C++之基于正倒排索引的Boost搜索引擎项目searcher部分代码及详解

该代码通过Searcher类实现轻量级搜索引擎后端核心功能：以单例模式构建倒排 / 正向索引，处理用户查询时先分词、转小写查索引，用InvertedElemPrint配合哈希表去重并累加权重，结果按权重排序后取文档信息、生成摘要，最终序列化为 JSON 返回，实现 “关键词→搜索结果” 的完整链路。

啊吧怪不啊吧

2407人浏览 · 2025-10-06 14:44:58

啊吧怪不啊吧 · 2025-10-06 14:44:58 发布

这个searcher.hpp的本质是一种使用其他文件，然后实现自己功能的一种更上层的封装。

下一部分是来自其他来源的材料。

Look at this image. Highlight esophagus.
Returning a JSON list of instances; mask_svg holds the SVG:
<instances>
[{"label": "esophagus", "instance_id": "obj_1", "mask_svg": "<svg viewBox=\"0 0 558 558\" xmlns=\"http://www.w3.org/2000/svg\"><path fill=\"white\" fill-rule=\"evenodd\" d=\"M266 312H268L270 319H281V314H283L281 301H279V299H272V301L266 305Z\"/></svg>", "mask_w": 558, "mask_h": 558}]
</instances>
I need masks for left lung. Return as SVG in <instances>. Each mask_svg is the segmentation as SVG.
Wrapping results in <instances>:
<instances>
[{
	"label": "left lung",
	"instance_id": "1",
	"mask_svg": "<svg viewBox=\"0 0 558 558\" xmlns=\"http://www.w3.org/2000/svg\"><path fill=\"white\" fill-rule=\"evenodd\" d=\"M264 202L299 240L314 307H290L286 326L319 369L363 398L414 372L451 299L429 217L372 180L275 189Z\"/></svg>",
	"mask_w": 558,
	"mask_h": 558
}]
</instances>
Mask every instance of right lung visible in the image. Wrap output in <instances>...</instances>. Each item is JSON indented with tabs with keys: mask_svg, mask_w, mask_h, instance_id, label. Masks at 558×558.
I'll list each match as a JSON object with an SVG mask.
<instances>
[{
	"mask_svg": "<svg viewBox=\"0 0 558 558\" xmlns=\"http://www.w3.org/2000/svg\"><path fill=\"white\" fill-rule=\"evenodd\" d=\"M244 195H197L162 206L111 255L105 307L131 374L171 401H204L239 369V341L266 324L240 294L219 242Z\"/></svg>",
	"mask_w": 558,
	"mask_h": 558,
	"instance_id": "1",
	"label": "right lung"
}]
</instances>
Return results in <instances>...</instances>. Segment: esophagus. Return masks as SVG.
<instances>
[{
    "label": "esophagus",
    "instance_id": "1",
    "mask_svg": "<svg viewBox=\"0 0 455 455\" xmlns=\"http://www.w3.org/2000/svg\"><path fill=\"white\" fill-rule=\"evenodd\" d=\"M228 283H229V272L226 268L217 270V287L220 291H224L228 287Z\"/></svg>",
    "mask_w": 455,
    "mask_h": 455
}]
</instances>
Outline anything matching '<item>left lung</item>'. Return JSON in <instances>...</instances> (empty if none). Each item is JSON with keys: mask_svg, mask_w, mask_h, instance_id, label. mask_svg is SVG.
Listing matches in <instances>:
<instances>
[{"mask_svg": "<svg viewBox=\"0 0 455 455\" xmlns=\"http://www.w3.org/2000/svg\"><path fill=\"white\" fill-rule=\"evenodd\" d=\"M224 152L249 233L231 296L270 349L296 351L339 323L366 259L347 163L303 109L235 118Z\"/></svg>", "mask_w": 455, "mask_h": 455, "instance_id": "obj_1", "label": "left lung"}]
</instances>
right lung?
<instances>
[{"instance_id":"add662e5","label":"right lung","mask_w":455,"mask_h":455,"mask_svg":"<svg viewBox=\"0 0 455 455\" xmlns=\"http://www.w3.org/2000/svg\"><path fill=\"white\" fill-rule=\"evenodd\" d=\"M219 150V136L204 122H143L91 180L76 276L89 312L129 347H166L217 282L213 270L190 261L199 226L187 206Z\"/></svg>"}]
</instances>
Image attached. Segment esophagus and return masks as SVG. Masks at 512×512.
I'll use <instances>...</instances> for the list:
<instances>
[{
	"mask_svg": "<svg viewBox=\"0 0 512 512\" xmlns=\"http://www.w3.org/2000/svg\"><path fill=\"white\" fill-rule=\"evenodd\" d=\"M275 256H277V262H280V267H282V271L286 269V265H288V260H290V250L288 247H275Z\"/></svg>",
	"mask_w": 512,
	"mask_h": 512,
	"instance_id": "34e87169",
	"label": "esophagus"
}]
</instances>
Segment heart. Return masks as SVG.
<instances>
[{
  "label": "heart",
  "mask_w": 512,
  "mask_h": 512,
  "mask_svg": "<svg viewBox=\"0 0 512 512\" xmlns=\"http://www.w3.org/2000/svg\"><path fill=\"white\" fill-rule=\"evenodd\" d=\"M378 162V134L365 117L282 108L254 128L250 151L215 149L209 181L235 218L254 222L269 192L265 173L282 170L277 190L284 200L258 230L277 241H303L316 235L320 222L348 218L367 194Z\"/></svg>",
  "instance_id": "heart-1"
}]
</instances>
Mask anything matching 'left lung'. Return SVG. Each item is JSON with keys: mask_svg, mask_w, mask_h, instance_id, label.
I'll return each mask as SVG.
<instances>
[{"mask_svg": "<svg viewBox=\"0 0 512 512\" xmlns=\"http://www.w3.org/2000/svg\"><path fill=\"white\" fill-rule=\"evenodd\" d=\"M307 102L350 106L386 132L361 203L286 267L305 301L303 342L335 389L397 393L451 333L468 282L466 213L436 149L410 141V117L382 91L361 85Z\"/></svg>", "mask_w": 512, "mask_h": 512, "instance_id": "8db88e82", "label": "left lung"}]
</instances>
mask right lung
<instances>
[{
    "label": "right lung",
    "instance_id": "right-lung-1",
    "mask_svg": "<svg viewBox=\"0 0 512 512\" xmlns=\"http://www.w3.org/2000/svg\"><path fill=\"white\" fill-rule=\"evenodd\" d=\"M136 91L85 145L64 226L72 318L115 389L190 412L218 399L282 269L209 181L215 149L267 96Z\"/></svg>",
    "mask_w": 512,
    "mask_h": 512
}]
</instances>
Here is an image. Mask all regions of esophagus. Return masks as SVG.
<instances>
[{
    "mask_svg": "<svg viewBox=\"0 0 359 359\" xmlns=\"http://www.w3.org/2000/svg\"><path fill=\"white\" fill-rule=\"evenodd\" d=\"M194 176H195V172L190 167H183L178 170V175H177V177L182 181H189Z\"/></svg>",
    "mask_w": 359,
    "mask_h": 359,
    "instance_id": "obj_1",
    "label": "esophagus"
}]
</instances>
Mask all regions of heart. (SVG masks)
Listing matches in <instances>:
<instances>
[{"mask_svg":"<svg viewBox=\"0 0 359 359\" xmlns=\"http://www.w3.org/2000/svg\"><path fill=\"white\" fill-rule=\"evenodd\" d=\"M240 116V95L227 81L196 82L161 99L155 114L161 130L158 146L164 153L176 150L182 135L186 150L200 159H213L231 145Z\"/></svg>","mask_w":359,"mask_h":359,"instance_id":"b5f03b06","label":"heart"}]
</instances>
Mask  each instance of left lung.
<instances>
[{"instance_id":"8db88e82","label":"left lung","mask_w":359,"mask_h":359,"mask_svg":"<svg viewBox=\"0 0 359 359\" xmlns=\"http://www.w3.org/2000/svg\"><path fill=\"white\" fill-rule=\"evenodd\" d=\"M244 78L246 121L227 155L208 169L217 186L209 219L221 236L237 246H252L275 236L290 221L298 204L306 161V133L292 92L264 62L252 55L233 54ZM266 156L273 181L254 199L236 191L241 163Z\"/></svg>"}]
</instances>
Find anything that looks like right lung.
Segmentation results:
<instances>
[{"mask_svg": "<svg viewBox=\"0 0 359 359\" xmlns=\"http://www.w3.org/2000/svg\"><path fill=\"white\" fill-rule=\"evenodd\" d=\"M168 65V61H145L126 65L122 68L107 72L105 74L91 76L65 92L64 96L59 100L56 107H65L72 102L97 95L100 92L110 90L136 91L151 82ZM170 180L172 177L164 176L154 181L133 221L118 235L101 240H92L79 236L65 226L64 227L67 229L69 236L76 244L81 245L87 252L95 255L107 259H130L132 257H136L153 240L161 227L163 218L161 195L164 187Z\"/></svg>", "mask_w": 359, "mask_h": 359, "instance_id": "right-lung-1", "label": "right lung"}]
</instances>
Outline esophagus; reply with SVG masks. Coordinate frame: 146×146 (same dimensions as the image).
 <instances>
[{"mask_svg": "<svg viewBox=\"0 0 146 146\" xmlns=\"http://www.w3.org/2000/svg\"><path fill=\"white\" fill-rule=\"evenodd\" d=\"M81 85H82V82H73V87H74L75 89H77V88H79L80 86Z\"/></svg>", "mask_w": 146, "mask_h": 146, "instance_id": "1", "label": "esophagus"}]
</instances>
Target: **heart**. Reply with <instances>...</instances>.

它主要实现的是就是他用户的搜索词进行处理，接着根据这个处理结果来返回网页给用户。

1. 单例模式

这边的话我们使用的是单例模式来进行实例化。同时我们建立正倒排索引。

 private:
            ns_index::Index* index;
        public:
            Searcher(){};
            ~Searcher(){};
        public:
            void InitSearcher(const std::string& input)
            {
                //1 创建（获取）一个index对象
                //在这里我们用的是单例模式
                index=ns_index::Index::Getinstance();
                //2根据对象建立索引
                index->BuildIndex(input);
                //std::cout<<"建立索引成功"<<std::endl;
                LOG1(NORMAL,"建立索引成功...");
            }

2. Search

这个函数的主要流程包括分词、触发、合并排序和构建 JSON 结果四个步骤。

2.1 分词

分词的话我们就是先创建一个words数组，然后使用CutSreing函数把用户提供的关键字分词并交给words。

2.2 触发

这一部分的话获取在单例模式中的倒排索引，通过index->GetInvertedList(w)获取关键词w对应的倒排索引列表，然后把他交给tokens_map，又因为tokens_map是哈希结构，所以会自动实现去重。那个to_lower是用来实现小写化的，因为我们不可以说把用户输入的大写和小写区分成两个关键字。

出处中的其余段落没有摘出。